___ EXCERTO FORNECIDO

«Cumpriu-se hoje esta passagem da Escritura…»
O «hoje» de Jesus no Evangelho é o «hoje» da nossa vida de presbíteros que, tal como o espírito impeliu Jesus para o deserto e o enviou a proclamar o tempo favorável do Senhor, também hoje chama cada um de nós a sermos testemunhas da Boa nova de Jesus. Jesus é o Messias Salvador enviado por Deus aos pobres e aos mais débeis, aos quais a sociedade não dá espaço nem lugar. A eles traz a libertação.
Esta era uma realidade do mundo antigo na qual os pobres se mencionam juntamente com os doentes crónicos, os inválidos, os cegos, os paralíticos e os leprosos. Eles pertenciam às classes sociais mais baixas e somente podiam ganhar a vida pedindo esmola. A atividade e as palavras de Jesus, logo desde o início da sua missão, destinam-se a aliviar esta situação e fazem parte da pedagogia de Deus: quando Deus se quis manifestar aos israelitas como Pai, libertou-os da escravidão do Egipto e também agora Jesus inicia a sua missão libertando os que andam cansados e oprimidos.
O presbítero, sinal sacramental de Cristo pastor
O fundamental da nossa vida como presbíteros é a nossa identificação vital com Cristo pastor. Faz-nos bem escutar hoje o que S. Pedro na sua exortação aos pastores diz a cada um de nós: «Aos presbíteros que há entre vós, eu – presbítero como eles e que fui testemunha dos padecimentos de Cristo e também participante da glória que se há de manifestar – dirijo-vos esta exortação: Apascentai o rebanho de Deus que vos foi confiado, governando-o não à força, mas de boa vontade, tal como Deus quer; não por um mesquinho espírito de lucro, mas com zelo; não com um poder autoritário sobre a herança do Senhor, mas como modelos do rebanho. E, quando o supremo Pastor se manifestar, então recebereis a coroa imperecível da glória» (1 Pe 5,1-4).
São Pedro recomenda-nos três atitudes fundamentais: prestar o nosso serviço, não obrigados por um mero sentimento do dever, mas por um amor espontâneo; não por interesse, quer seja de ordem económica, quer de outro género qualquer, mas generosamente; não por ânsia de dominar, mas com espírito de humilde serviço.
A generosidade que estamos chamados a concretizar no exercício do nosso ministério passa por várias fases ao longo da nossa vida. Ao princípio, procura o êxito, porque quer provar a si mesmo que «serve para ser padre». Passados alguns anos, se tudo correr bem, começamos a procurar a fecundidade, mostrando a visibilidade e os frutos do nosso trabalho. Mais tarde, quando deixarmos que seja o Espírito de Deus o protagonista da nossa vida, a fecundidade transforma-se em fidelidade. Jesus compreendeu, logo no início da sua vida pública, que o Pai lhe pedia fidelidade à sua missão e não um êxito fácil. Quando um padre ou um bispo chegarem a esta situação então realizar-se-ão as palavras de Jesus: «Não fostes vós que me escolhestes, mas fui Eu que vos escolhi e vos designei, para que vades e deis fruto e o vosso fruto permaneça; para que aquilo que pedirdes ao Pai no meu nome, Ele vos dê. Isto vos mando: que vos ameis uns aos outros» (Jo 15,16-17).

______
___ DADOS

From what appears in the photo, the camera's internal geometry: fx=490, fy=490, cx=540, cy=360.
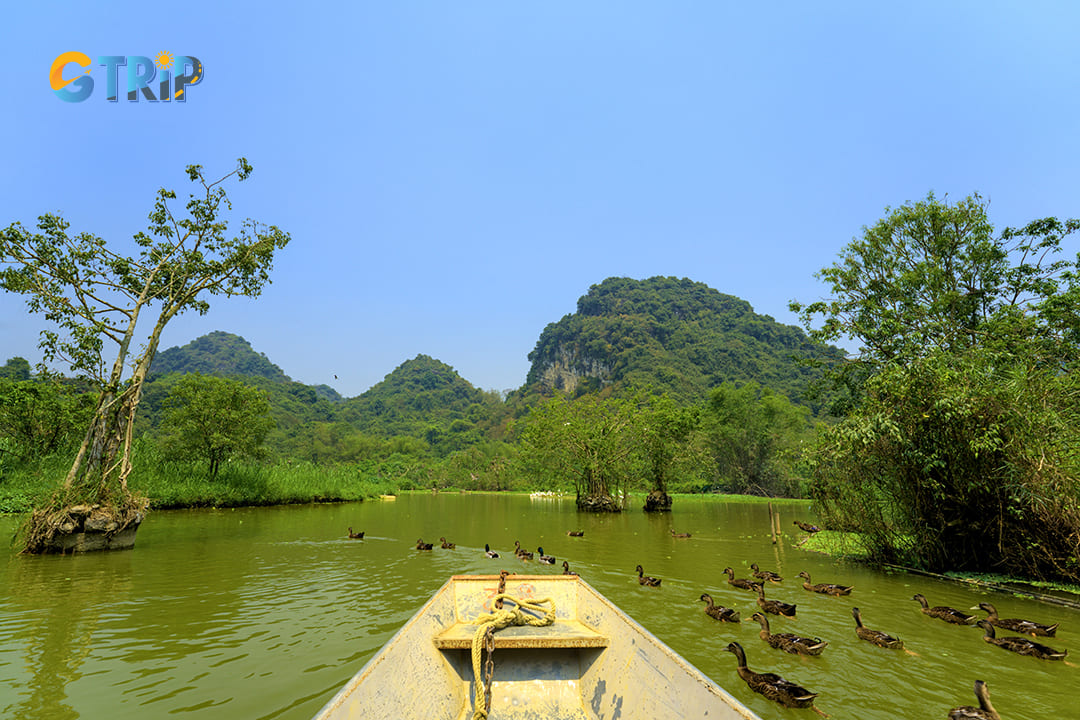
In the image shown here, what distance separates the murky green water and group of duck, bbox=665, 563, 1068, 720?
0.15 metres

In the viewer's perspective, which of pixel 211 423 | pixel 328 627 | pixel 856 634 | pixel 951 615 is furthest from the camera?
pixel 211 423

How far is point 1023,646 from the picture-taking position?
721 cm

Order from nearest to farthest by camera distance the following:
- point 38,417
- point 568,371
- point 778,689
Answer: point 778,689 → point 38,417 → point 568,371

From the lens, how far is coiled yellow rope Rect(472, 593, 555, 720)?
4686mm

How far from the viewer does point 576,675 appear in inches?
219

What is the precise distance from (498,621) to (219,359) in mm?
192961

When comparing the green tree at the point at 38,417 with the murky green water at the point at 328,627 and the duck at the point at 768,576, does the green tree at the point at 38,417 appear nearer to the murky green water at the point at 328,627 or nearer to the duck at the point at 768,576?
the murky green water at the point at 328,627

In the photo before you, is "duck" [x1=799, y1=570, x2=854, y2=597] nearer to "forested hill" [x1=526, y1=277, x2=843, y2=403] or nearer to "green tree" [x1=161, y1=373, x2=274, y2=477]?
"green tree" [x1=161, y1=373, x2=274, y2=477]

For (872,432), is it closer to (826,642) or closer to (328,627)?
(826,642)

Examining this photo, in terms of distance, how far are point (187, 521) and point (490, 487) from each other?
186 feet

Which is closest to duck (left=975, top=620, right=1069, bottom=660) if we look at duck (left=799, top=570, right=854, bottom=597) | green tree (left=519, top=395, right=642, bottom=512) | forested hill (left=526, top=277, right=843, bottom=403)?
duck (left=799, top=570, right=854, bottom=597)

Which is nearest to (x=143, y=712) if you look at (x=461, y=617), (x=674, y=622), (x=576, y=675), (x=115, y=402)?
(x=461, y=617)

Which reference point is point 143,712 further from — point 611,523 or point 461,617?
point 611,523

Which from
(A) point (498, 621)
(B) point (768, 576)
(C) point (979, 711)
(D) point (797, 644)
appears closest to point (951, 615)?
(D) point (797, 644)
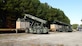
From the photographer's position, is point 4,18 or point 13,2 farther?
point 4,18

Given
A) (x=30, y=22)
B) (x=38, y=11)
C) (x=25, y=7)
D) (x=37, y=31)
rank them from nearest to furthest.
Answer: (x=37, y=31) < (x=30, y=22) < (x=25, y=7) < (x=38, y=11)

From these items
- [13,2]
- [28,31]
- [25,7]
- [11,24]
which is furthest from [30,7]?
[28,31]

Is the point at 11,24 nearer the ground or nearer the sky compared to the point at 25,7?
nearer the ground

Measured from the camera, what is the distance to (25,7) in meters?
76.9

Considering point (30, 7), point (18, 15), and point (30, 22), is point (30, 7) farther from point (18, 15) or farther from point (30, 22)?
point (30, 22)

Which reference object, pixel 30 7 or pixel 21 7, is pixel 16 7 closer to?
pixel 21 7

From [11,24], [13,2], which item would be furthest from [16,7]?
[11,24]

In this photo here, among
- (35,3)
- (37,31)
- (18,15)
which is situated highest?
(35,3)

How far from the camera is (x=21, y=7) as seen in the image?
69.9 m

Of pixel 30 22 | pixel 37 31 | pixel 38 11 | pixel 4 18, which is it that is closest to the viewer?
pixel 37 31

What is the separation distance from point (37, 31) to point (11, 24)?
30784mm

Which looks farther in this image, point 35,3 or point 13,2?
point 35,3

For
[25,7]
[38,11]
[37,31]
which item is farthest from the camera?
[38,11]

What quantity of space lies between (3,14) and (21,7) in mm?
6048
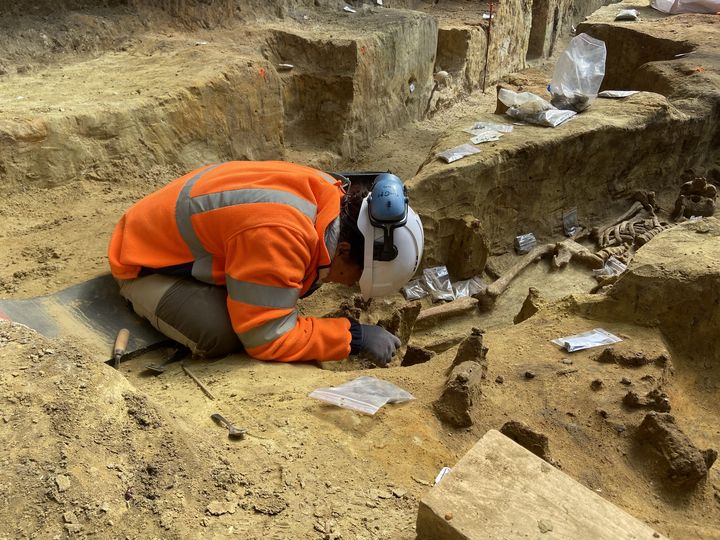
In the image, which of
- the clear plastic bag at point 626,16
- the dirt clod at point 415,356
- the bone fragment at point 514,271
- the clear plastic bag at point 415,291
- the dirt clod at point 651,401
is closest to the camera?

______
___ DADOS

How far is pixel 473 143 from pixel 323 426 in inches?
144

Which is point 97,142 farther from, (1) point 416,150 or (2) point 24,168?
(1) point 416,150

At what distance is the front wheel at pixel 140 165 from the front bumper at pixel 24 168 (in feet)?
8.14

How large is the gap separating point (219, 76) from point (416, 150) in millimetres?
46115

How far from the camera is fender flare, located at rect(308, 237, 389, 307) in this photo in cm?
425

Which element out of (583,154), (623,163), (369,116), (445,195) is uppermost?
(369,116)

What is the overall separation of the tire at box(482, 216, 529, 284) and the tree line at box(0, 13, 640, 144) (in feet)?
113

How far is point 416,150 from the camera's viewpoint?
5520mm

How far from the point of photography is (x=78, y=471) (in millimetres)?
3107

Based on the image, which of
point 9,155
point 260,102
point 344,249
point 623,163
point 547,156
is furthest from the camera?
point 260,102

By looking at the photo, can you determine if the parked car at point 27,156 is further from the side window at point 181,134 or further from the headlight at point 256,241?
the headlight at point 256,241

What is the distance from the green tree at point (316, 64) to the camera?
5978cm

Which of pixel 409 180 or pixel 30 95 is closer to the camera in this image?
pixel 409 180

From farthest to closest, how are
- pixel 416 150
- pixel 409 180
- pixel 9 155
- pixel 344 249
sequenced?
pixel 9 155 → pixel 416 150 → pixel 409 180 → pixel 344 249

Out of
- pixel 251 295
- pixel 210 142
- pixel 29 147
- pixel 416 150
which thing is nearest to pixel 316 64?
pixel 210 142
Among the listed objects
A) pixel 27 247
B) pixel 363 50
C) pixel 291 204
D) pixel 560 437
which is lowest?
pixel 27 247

______

-- PROBLEMA PROPOSTO A --
Segundo o excerto fornecido, o que compreendeu Jesus que o Pai lhe pedia logo no início da sua vida pública?
-- PROBLEMA PROPOSTO B --
Indica se cada uma das afirmações seguintes está de acordo com o excerto fornecido, respondendo sim ou não e citando as palavras exatas que o decidem: (i) no mundo antigo, os pobres só conseguiam ganhar a vida pedindo esmola; (ii) ao princípio, a generosidade do presbítero procura a fidelidade; (iii) o fundamental da vida dos presbíteros é a identificação vital com Cristo pastor.
-- PROBLEMA PROPOSTO C --
Transcreve palavra por palavra o trecho do excerto fornecido que vai desde "O presbítero, sinal" até "(1 Pe 5,1-4).".

-- RESPOSTA CORRETA A --
Fidelidade à sua missão e não um êxito fácil.

-- RESPOSTA CORRETA B --
(i) Sim: «somente podiam ganhar a vida pedindo esmola».
(ii) Não: «Ao princípio, procura o êxito, porque quer provar a si mesmo que «serve para ser padre»».
(iii) Sim: «O fundamental da nossa vida como presbíteros é a nossa identificação vital com Cristo pastor».

-- RESPOSTA CORRETA C --
O presbítero, sinal sacramental de Cristo pastor
O fundamental da nossa vida como presbíteros é a nossa identificação vital com Cristo pastor. Faz-nos bem escutar hoje o que S. Pedro na sua exortação aos pastores diz a cada um de nós: «Aos presbíteros que há entre vós, eu – presbítero como eles e que fui testemunha dos padecimentos de Cristo e também participante da glória que se há de manifestar – dirijo-vos esta exortação: Apascentai o rebanho de Deus que vos foi confiado, governando-o não à força, mas de boa vontade, tal como Deus quer; não por um mesquinho espírito de lucro, mas com zelo; não com um poder autoritário sobre a herança do Senhor, mas como modelos do rebanho. E, quando o supremo Pastor se manifestar, então recebereis a coroa imperecível da glória» (1 Pe 5,1-4).